Advancing the science of workforce well-being through innovation, intervention, and implementation.
The CU Thrive: Center for Workplace Well-being Research supports high-impact research initiatives that advance precision measurement, predictive analytics, and healthcare work design to improve clinician well-being, professional fulfillment, and system performance.
These awards support innovative interventional research projects that test scalable strategies to strengthen workforce well-being while improving organizational outcomes across healthcare settings.
Projects may focus on individual, team-based, or system-level interventions and are designed to generate actionable evidence that informs the future of healthcare workforce redesign.
Marisha Burden, MD, MBA, FACP, SFHM Professor of Medicine, Division Head of Hospital Medicine | University of Colorado School of Medicine
"GRIT Signals: Leveraging LLMs to Decode EHR Communication Data to Detect Work Design Strain and High-Functioning Teams"
Dr. Marisha Burden and her interdisciplinary team are developing GRIT Signals, an innovative workforce intelligence platform designed to identify early warning signs of clinician strain and operational risk using secure messaging data from the electronic health record (EHR). By applying large language models (LLMs) and advanced analytics to communication patterns, message tone, workload signals, and response behaviors, the project aims to detect “Adminogenic Risk Signals” that reflect harmful work design conditions before they escalate into burnout, communication breakdowns, or patient safety events, and similarly, “Thrive Signals” that characterize conditions and behaviors associated with high-functioning, resilient teams.
The project will integrate these predictive insights into a real-time operational dashboard for hospital leaders, supporting proactive staffing, workflow, and team-based interventions. This work advances CU Thrive's mission to pair precision measurement with evidence-based work design strategies that improve clinician well-being, workforce sustainability, and healthcare system performance.

Natalie Schwatka, PhD, MS Centers for Health, Work & Environment, Department of Environmental and Occupational Health | Colorado School of Public Health | CU Anschutz
"CU Thrive Leadership Circles"
CU Thrive Leadership Circles is a leadership development initiative and research study designed to strengthen leadership effectiveness, foster peer connection, and support meaningful behavior change among School of Medicine faculty leaders.
The program brings together faculty leaders in small peer mentoring groups centered on intentional practice, reflection, and real-world application of leadership skills.
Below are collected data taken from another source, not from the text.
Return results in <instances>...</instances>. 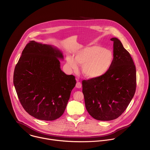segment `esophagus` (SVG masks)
Returning <instances> with one entry per match:
<instances>
[{
  "label": "esophagus",
  "mask_w": 150,
  "mask_h": 150,
  "mask_svg": "<svg viewBox=\"0 0 150 150\" xmlns=\"http://www.w3.org/2000/svg\"><path fill=\"white\" fill-rule=\"evenodd\" d=\"M82 86V83L80 82H77L76 83V87L77 88H81Z\"/></svg>",
  "instance_id": "1"
}]
</instances>
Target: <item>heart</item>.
Segmentation results:
<instances>
[{
	"label": "heart",
	"mask_w": 150,
	"mask_h": 150,
	"mask_svg": "<svg viewBox=\"0 0 150 150\" xmlns=\"http://www.w3.org/2000/svg\"><path fill=\"white\" fill-rule=\"evenodd\" d=\"M114 62L113 53L109 49L98 45L86 46L75 55V59L67 57V64L73 69L78 68V64L82 66V74L87 78L95 79L105 75Z\"/></svg>",
	"instance_id": "obj_1"
}]
</instances>
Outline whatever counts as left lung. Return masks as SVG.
Masks as SVG:
<instances>
[{
	"instance_id": "1",
	"label": "left lung",
	"mask_w": 150,
	"mask_h": 150,
	"mask_svg": "<svg viewBox=\"0 0 150 150\" xmlns=\"http://www.w3.org/2000/svg\"><path fill=\"white\" fill-rule=\"evenodd\" d=\"M114 62L103 76L82 81L85 107L89 115L100 121H111L125 111L135 94L136 68L129 53L116 38Z\"/></svg>"
}]
</instances>
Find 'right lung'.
I'll return each mask as SVG.
<instances>
[{
    "instance_id": "1",
    "label": "right lung",
    "mask_w": 150,
    "mask_h": 150,
    "mask_svg": "<svg viewBox=\"0 0 150 150\" xmlns=\"http://www.w3.org/2000/svg\"><path fill=\"white\" fill-rule=\"evenodd\" d=\"M62 52L51 45L30 41L23 50L13 74V83L24 110L31 116L53 121L64 114L75 76L60 68Z\"/></svg>"
}]
</instances>
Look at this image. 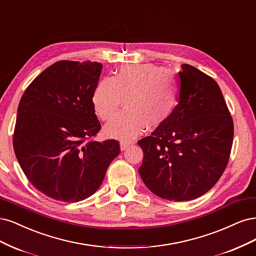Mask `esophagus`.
Listing matches in <instances>:
<instances>
[{
  "instance_id": "1",
  "label": "esophagus",
  "mask_w": 256,
  "mask_h": 256,
  "mask_svg": "<svg viewBox=\"0 0 256 256\" xmlns=\"http://www.w3.org/2000/svg\"><path fill=\"white\" fill-rule=\"evenodd\" d=\"M132 144H130V142H122L121 144H120V149L122 150V151H124V150H126Z\"/></svg>"
}]
</instances>
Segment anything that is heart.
I'll return each mask as SVG.
<instances>
[{"mask_svg": "<svg viewBox=\"0 0 256 256\" xmlns=\"http://www.w3.org/2000/svg\"><path fill=\"white\" fill-rule=\"evenodd\" d=\"M178 80L174 73L152 64H126L112 78H104L92 94L96 116L103 121L116 114L122 100L124 112L105 126V133L121 140L142 134L146 126L158 128L176 110Z\"/></svg>", "mask_w": 256, "mask_h": 256, "instance_id": "b5f03b06", "label": "heart"}]
</instances>
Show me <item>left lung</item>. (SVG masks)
<instances>
[{
    "mask_svg": "<svg viewBox=\"0 0 256 256\" xmlns=\"http://www.w3.org/2000/svg\"><path fill=\"white\" fill-rule=\"evenodd\" d=\"M178 72V103L151 136L140 139L139 174L162 199L188 201L215 185L232 149L234 124L216 80L190 64Z\"/></svg>",
    "mask_w": 256,
    "mask_h": 256,
    "instance_id": "1",
    "label": "left lung"
}]
</instances>
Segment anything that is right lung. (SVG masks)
<instances>
[{"instance_id": "add662e5", "label": "right lung", "mask_w": 256, "mask_h": 256, "mask_svg": "<svg viewBox=\"0 0 256 256\" xmlns=\"http://www.w3.org/2000/svg\"><path fill=\"white\" fill-rule=\"evenodd\" d=\"M101 71L96 62L60 60L41 72L20 100L14 154L30 184L51 199H87L120 153L118 140L94 139L101 130L92 105Z\"/></svg>"}]
</instances>
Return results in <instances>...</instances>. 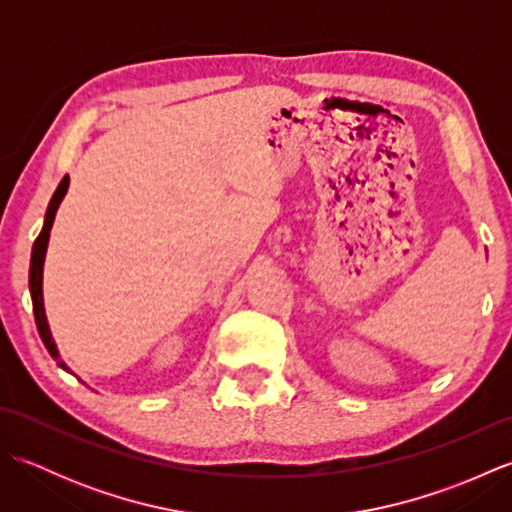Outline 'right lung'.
I'll list each match as a JSON object with an SVG mask.
<instances>
[{
    "label": "right lung",
    "mask_w": 512,
    "mask_h": 512,
    "mask_svg": "<svg viewBox=\"0 0 512 512\" xmlns=\"http://www.w3.org/2000/svg\"><path fill=\"white\" fill-rule=\"evenodd\" d=\"M70 187V176H65L57 191H54L52 200L48 204V211L46 217H43V228L39 237L35 239V244H32V255H30V297H32V310H35V321H37V330L43 345H46V350L50 352V356L54 361L59 363V367H63L65 372L72 374V369L61 361V354L57 350V343L52 339V332H50V325L46 319V308H43V262H46V250H48V242H50V231H52V224H54V215L59 211V204L63 202L65 193H68Z\"/></svg>",
    "instance_id": "1"
}]
</instances>
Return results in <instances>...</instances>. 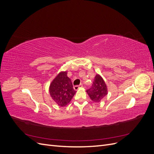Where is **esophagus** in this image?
<instances>
[{"label": "esophagus", "instance_id": "34e87169", "mask_svg": "<svg viewBox=\"0 0 154 154\" xmlns=\"http://www.w3.org/2000/svg\"><path fill=\"white\" fill-rule=\"evenodd\" d=\"M83 87V85H82V84H80L79 85H76V86H74V89L75 90V91H77V90H78L79 88H82Z\"/></svg>", "mask_w": 154, "mask_h": 154}]
</instances>
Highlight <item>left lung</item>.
Masks as SVG:
<instances>
[{
  "mask_svg": "<svg viewBox=\"0 0 154 154\" xmlns=\"http://www.w3.org/2000/svg\"><path fill=\"white\" fill-rule=\"evenodd\" d=\"M87 93L91 100L95 103H99L108 94L107 85L100 74H96L92 86L87 91Z\"/></svg>",
  "mask_w": 154,
  "mask_h": 154,
  "instance_id": "left-lung-1",
  "label": "left lung"
}]
</instances>
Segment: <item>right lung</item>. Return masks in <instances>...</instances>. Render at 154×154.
Segmentation results:
<instances>
[{
  "label": "right lung",
  "mask_w": 154,
  "mask_h": 154,
  "mask_svg": "<svg viewBox=\"0 0 154 154\" xmlns=\"http://www.w3.org/2000/svg\"><path fill=\"white\" fill-rule=\"evenodd\" d=\"M49 92L53 100L60 106L70 103L76 93L71 80L67 76V71H60L51 82Z\"/></svg>",
  "instance_id": "obj_1"
}]
</instances>
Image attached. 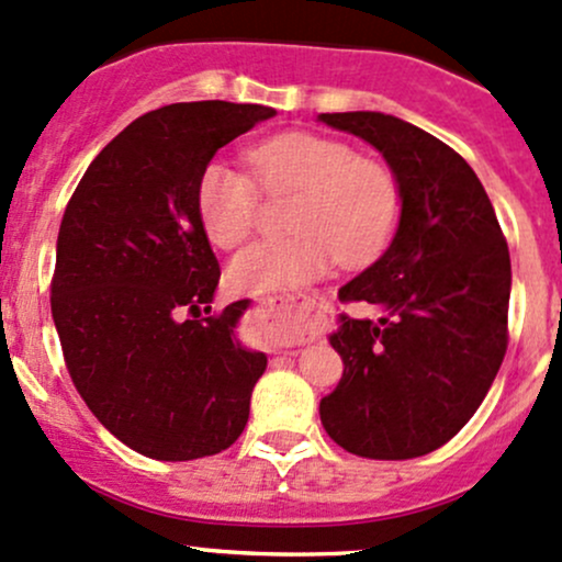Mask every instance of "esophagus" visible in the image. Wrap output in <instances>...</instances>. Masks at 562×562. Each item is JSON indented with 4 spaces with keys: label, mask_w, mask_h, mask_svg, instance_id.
<instances>
[{
    "label": "esophagus",
    "mask_w": 562,
    "mask_h": 562,
    "mask_svg": "<svg viewBox=\"0 0 562 562\" xmlns=\"http://www.w3.org/2000/svg\"><path fill=\"white\" fill-rule=\"evenodd\" d=\"M261 304L271 306V310H288V314H295V317L301 319L325 317V312H328V306H325L319 299L295 301V299H280V295H267V299H261Z\"/></svg>",
    "instance_id": "esophagus-1"
}]
</instances>
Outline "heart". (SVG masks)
I'll list each match as a JSON object with an SVG mask.
<instances>
[{
	"label": "heart",
	"instance_id": "b5f03b06",
	"mask_svg": "<svg viewBox=\"0 0 562 562\" xmlns=\"http://www.w3.org/2000/svg\"><path fill=\"white\" fill-rule=\"evenodd\" d=\"M252 176L267 191L299 189L293 237L258 239L229 263V282L245 293H282L317 280L336 252L360 263L390 243L400 218L394 176L349 144L312 133H285L248 151ZM196 211L207 237L234 248L258 215V187L226 159H211L196 183Z\"/></svg>",
	"mask_w": 562,
	"mask_h": 562
}]
</instances>
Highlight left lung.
I'll list each match as a JSON object with an SVG mask.
<instances>
[{
	"mask_svg": "<svg viewBox=\"0 0 562 562\" xmlns=\"http://www.w3.org/2000/svg\"><path fill=\"white\" fill-rule=\"evenodd\" d=\"M317 120L371 144L400 189L386 250L338 291L379 317L338 314L328 341L344 373L319 400V422L355 456L416 459L470 422L502 368L509 248L483 183L451 146L381 111Z\"/></svg>",
	"mask_w": 562,
	"mask_h": 562,
	"instance_id": "obj_1",
	"label": "left lung"
}]
</instances>
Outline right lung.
Instances as JSON below:
<instances>
[{"instance_id":"1","label":"right lung","mask_w":562,"mask_h":562,"mask_svg":"<svg viewBox=\"0 0 562 562\" xmlns=\"http://www.w3.org/2000/svg\"><path fill=\"white\" fill-rule=\"evenodd\" d=\"M277 111L170 103L90 162L55 248L53 323L92 416L157 461L226 451L250 416L267 355L237 336L250 299L211 312L221 269L196 211L202 170Z\"/></svg>"}]
</instances>
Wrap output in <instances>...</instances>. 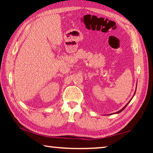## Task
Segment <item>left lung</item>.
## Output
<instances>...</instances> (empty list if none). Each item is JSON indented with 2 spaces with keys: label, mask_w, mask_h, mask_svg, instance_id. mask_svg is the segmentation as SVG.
<instances>
[{
  "label": "left lung",
  "mask_w": 153,
  "mask_h": 153,
  "mask_svg": "<svg viewBox=\"0 0 153 153\" xmlns=\"http://www.w3.org/2000/svg\"><path fill=\"white\" fill-rule=\"evenodd\" d=\"M130 101H131V100H129V101L128 102V104H127V105H126V106H125L124 107H123V108L122 109H121V110H120V111H118V112H116V113H120V112H122V110H124V109L126 108V107L127 106V105H128V104H129V102H130Z\"/></svg>",
  "instance_id": "8db88e82"
}]
</instances>
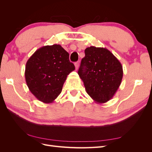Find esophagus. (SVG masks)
Wrapping results in <instances>:
<instances>
[{
  "mask_svg": "<svg viewBox=\"0 0 152 152\" xmlns=\"http://www.w3.org/2000/svg\"><path fill=\"white\" fill-rule=\"evenodd\" d=\"M79 62H75V66L76 70H77L78 68H79Z\"/></svg>",
  "mask_w": 152,
  "mask_h": 152,
  "instance_id": "esophagus-1",
  "label": "esophagus"
}]
</instances>
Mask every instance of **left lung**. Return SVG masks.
Wrapping results in <instances>:
<instances>
[{
  "label": "left lung",
  "mask_w": 152,
  "mask_h": 152,
  "mask_svg": "<svg viewBox=\"0 0 152 152\" xmlns=\"http://www.w3.org/2000/svg\"><path fill=\"white\" fill-rule=\"evenodd\" d=\"M84 52L78 74L91 98L96 103H104L113 98L121 84L122 66L106 48L91 46Z\"/></svg>",
  "instance_id": "obj_1"
}]
</instances>
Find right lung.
<instances>
[{"label": "right lung", "mask_w": 152, "mask_h": 152, "mask_svg": "<svg viewBox=\"0 0 152 152\" xmlns=\"http://www.w3.org/2000/svg\"><path fill=\"white\" fill-rule=\"evenodd\" d=\"M75 70L69 54L60 45H45L32 54L26 63L27 86L36 98L53 103L61 93L67 75Z\"/></svg>", "instance_id": "1"}]
</instances>
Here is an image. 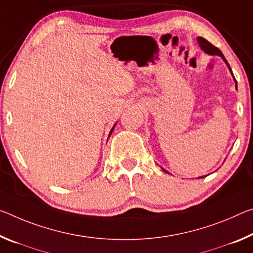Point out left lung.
Wrapping results in <instances>:
<instances>
[{"label":"left lung","mask_w":253,"mask_h":253,"mask_svg":"<svg viewBox=\"0 0 253 253\" xmlns=\"http://www.w3.org/2000/svg\"><path fill=\"white\" fill-rule=\"evenodd\" d=\"M197 40H198L199 45H200V47H202V49L204 51H206V53L210 54V55H219L220 57L224 59V62L227 64L228 69H230V71H231V67H230V65H228L227 61L225 59V57H224V55L222 54V51H220L217 47H215L213 43H211L210 42H208V40H206L205 38H203V37H198ZM231 73H232V71H231ZM232 75H233V73H232ZM233 78H234V75H233ZM234 80H235V78H234ZM235 83H236V80H235ZM235 85H236V84H235ZM236 89H238V85H236ZM162 170L164 172H167V173H169V172L166 171L164 169H162ZM200 178H204V177H200Z\"/></svg>","instance_id":"8db88e82"}]
</instances>
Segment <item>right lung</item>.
I'll use <instances>...</instances> for the list:
<instances>
[{"label":"right lung","instance_id":"right-lung-1","mask_svg":"<svg viewBox=\"0 0 253 253\" xmlns=\"http://www.w3.org/2000/svg\"><path fill=\"white\" fill-rule=\"evenodd\" d=\"M112 130H114V128H112V129H111V131H110V134H109V137H110V135H111V133H112Z\"/></svg>","mask_w":253,"mask_h":253}]
</instances>
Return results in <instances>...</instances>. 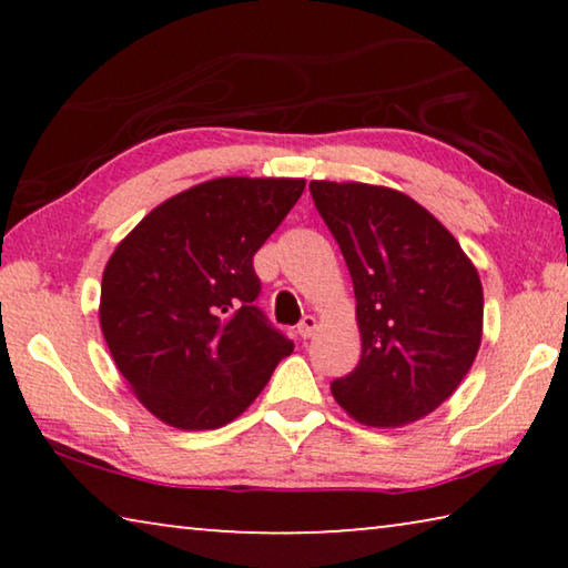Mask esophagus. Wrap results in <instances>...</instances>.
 <instances>
[{
    "label": "esophagus",
    "instance_id": "obj_1",
    "mask_svg": "<svg viewBox=\"0 0 568 568\" xmlns=\"http://www.w3.org/2000/svg\"><path fill=\"white\" fill-rule=\"evenodd\" d=\"M315 331H318V321H315V315H305L301 325H297V333H301V338H311Z\"/></svg>",
    "mask_w": 568,
    "mask_h": 568
}]
</instances>
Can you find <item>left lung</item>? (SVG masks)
Listing matches in <instances>:
<instances>
[{"instance_id": "left-lung-1", "label": "left lung", "mask_w": 568, "mask_h": 568, "mask_svg": "<svg viewBox=\"0 0 568 568\" xmlns=\"http://www.w3.org/2000/svg\"><path fill=\"white\" fill-rule=\"evenodd\" d=\"M313 203L353 277L361 361L331 383L368 426H406L450 398L474 365L484 287L458 240L398 190L311 182Z\"/></svg>"}]
</instances>
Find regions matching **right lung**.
<instances>
[{"label":"right lung","mask_w":568,"mask_h":568,"mask_svg":"<svg viewBox=\"0 0 568 568\" xmlns=\"http://www.w3.org/2000/svg\"><path fill=\"white\" fill-rule=\"evenodd\" d=\"M303 190L293 178L200 182L114 247L102 273V335L134 396L168 426H225L293 353L255 305L253 255Z\"/></svg>","instance_id":"add662e5"}]
</instances>
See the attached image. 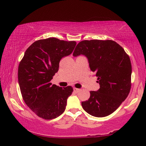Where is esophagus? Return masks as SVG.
Masks as SVG:
<instances>
[{
    "mask_svg": "<svg viewBox=\"0 0 146 146\" xmlns=\"http://www.w3.org/2000/svg\"><path fill=\"white\" fill-rule=\"evenodd\" d=\"M73 90H74V92H80V89H79V88H73Z\"/></svg>",
    "mask_w": 146,
    "mask_h": 146,
    "instance_id": "34e87169",
    "label": "esophagus"
}]
</instances>
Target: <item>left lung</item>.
I'll return each mask as SVG.
<instances>
[{
  "label": "left lung",
  "mask_w": 146,
  "mask_h": 146,
  "mask_svg": "<svg viewBox=\"0 0 146 146\" xmlns=\"http://www.w3.org/2000/svg\"><path fill=\"white\" fill-rule=\"evenodd\" d=\"M80 54L88 58L100 86L98 91H90L89 99L81 103L82 108L92 116H108L120 106L130 92L132 66L129 56L112 40L80 41L73 56Z\"/></svg>",
  "instance_id": "1"
}]
</instances>
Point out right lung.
<instances>
[{"mask_svg": "<svg viewBox=\"0 0 146 146\" xmlns=\"http://www.w3.org/2000/svg\"><path fill=\"white\" fill-rule=\"evenodd\" d=\"M75 41L51 37L34 42L26 50L18 67V82L23 100L40 118L50 120L66 110L71 86L60 87L50 80L62 58L72 53Z\"/></svg>", "mask_w": 146, "mask_h": 146, "instance_id": "right-lung-1", "label": "right lung"}]
</instances>
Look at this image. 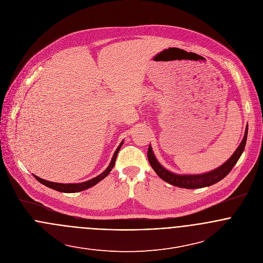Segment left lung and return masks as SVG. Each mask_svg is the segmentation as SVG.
<instances>
[{"instance_id":"obj_1","label":"left lung","mask_w":263,"mask_h":263,"mask_svg":"<svg viewBox=\"0 0 263 263\" xmlns=\"http://www.w3.org/2000/svg\"><path fill=\"white\" fill-rule=\"evenodd\" d=\"M247 134H248V125L245 128L244 137L239 145V147L233 153V155L226 161L223 165L220 167L202 174H177L173 173L166 168H164L160 162L157 160L152 147L149 146L148 149V159L150 162L152 168L157 173V175L166 181L167 183L180 188H187V189H194V188H202L211 186L223 178L230 173L233 169L235 164L238 162L239 158L241 157L242 153L245 149L246 141H247Z\"/></svg>"}]
</instances>
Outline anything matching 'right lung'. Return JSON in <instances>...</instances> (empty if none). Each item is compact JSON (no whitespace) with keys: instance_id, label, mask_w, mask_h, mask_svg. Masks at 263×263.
Masks as SVG:
<instances>
[{"instance_id":"1","label":"right lung","mask_w":263,"mask_h":263,"mask_svg":"<svg viewBox=\"0 0 263 263\" xmlns=\"http://www.w3.org/2000/svg\"><path fill=\"white\" fill-rule=\"evenodd\" d=\"M123 144V141L119 144V146L117 147V149L114 152L113 154L112 159L108 165V167L101 173L99 174L98 176L88 180V181H85V182H81V183H57V182H51V181H47V180H44V179H41L39 178L36 175L33 174L34 178L39 181L41 184L47 186V187L51 188V189H54L57 191H60V192H65V193H74V192H79V191H83L85 189H88V188L92 187L94 185H96L99 181H101L102 179H104L109 173L110 171L112 170L113 166H114V163H115V160H116V157H117V154L120 150L121 146Z\"/></svg>"}]
</instances>
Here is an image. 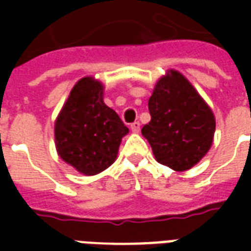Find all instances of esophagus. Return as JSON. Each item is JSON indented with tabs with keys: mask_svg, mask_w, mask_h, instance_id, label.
I'll list each match as a JSON object with an SVG mask.
<instances>
[{
	"mask_svg": "<svg viewBox=\"0 0 251 251\" xmlns=\"http://www.w3.org/2000/svg\"><path fill=\"white\" fill-rule=\"evenodd\" d=\"M140 127H141V125H140V122H138V121L133 122V124L130 125V129L134 131V133H138V131H140Z\"/></svg>",
	"mask_w": 251,
	"mask_h": 251,
	"instance_id": "esophagus-1",
	"label": "esophagus"
}]
</instances>
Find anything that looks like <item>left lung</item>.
I'll return each instance as SVG.
<instances>
[{
  "instance_id": "1",
  "label": "left lung",
  "mask_w": 251,
  "mask_h": 251,
  "mask_svg": "<svg viewBox=\"0 0 251 251\" xmlns=\"http://www.w3.org/2000/svg\"><path fill=\"white\" fill-rule=\"evenodd\" d=\"M148 107L151 122L141 131L158 163L187 171L204 157L212 144L215 118L180 72L172 70L158 80Z\"/></svg>"
}]
</instances>
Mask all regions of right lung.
Wrapping results in <instances>:
<instances>
[{"label":"right lung","instance_id":"obj_1","mask_svg":"<svg viewBox=\"0 0 251 251\" xmlns=\"http://www.w3.org/2000/svg\"><path fill=\"white\" fill-rule=\"evenodd\" d=\"M129 129L103 102V86L83 77L74 86L55 122L59 156L84 175H97L115 161Z\"/></svg>","mask_w":251,"mask_h":251}]
</instances>
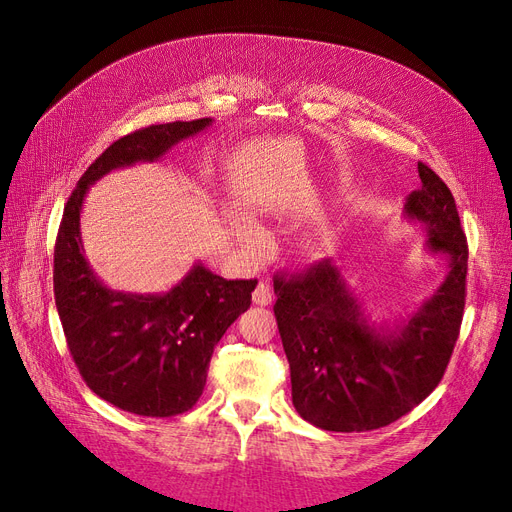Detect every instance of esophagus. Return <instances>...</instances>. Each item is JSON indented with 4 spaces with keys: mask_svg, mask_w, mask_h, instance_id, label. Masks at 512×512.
I'll list each match as a JSON object with an SVG mask.
<instances>
[{
    "mask_svg": "<svg viewBox=\"0 0 512 512\" xmlns=\"http://www.w3.org/2000/svg\"><path fill=\"white\" fill-rule=\"evenodd\" d=\"M273 301V288L269 282H260L254 290V303L256 305H271Z\"/></svg>",
    "mask_w": 512,
    "mask_h": 512,
    "instance_id": "1",
    "label": "esophagus"
}]
</instances>
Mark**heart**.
<instances>
[{"label":"heart","mask_w":512,"mask_h":512,"mask_svg":"<svg viewBox=\"0 0 512 512\" xmlns=\"http://www.w3.org/2000/svg\"><path fill=\"white\" fill-rule=\"evenodd\" d=\"M237 235L243 243L247 245H256L258 243V230L252 224H245V222H237Z\"/></svg>","instance_id":"obj_1"}]
</instances>
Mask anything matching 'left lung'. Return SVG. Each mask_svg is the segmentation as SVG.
Returning <instances> with one entry per match:
<instances>
[{
  "mask_svg": "<svg viewBox=\"0 0 512 512\" xmlns=\"http://www.w3.org/2000/svg\"><path fill=\"white\" fill-rule=\"evenodd\" d=\"M418 177L406 213L427 224L429 247L451 256V271L404 329L371 331L331 260L273 275L292 404L320 429L359 433L395 423L436 389L453 356L466 307L468 239L446 183L423 162Z\"/></svg>",
  "mask_w": 512,
  "mask_h": 512,
  "instance_id": "left-lung-1",
  "label": "left lung"
}]
</instances>
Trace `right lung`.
Instances as JSON below:
<instances>
[{"mask_svg": "<svg viewBox=\"0 0 512 512\" xmlns=\"http://www.w3.org/2000/svg\"><path fill=\"white\" fill-rule=\"evenodd\" d=\"M211 119L173 121L121 136L91 164L64 207L53 262L55 305L66 344L91 391L141 416H177L203 395L213 348L252 303L256 280H224L196 267L162 297L104 288L83 256L79 215L89 185L108 170L162 153Z\"/></svg>", "mask_w": 512, "mask_h": 512, "instance_id": "add662e5", "label": "right lung"}]
</instances>
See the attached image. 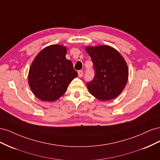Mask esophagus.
Returning <instances> with one entry per match:
<instances>
[{
  "label": "esophagus",
  "instance_id": "34e87169",
  "mask_svg": "<svg viewBox=\"0 0 160 160\" xmlns=\"http://www.w3.org/2000/svg\"><path fill=\"white\" fill-rule=\"evenodd\" d=\"M83 71H78V76L79 77H83Z\"/></svg>",
  "mask_w": 160,
  "mask_h": 160
}]
</instances>
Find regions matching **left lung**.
Segmentation results:
<instances>
[{"mask_svg": "<svg viewBox=\"0 0 160 160\" xmlns=\"http://www.w3.org/2000/svg\"><path fill=\"white\" fill-rule=\"evenodd\" d=\"M95 69V76L87 83L89 93L101 101L114 99L122 93L128 82V65L120 53L108 45L85 48Z\"/></svg>", "mask_w": 160, "mask_h": 160, "instance_id": "8db88e82", "label": "left lung"}]
</instances>
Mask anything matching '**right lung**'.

Participants engage in brief independent learning activities paired with facilitated group discussions over shared meals—encouraging collaboration, community building, and cross-departmental learning.
Learning activities include curated Harvard Business Review content, podcast-style conversations with CU Anschutz leaders, and guided reflection exercises focused on practical leadership behaviors and professional growth.
Program evaluation examines reach, implementation, effectiveness, and maintenance to understand the initiative's potential impact.
Through this work, CU Thrive aims to better understand how structured peer support and intentional leadership development can enhance leadership effectiveness, belonging, and professional well-being—and reduce burnout.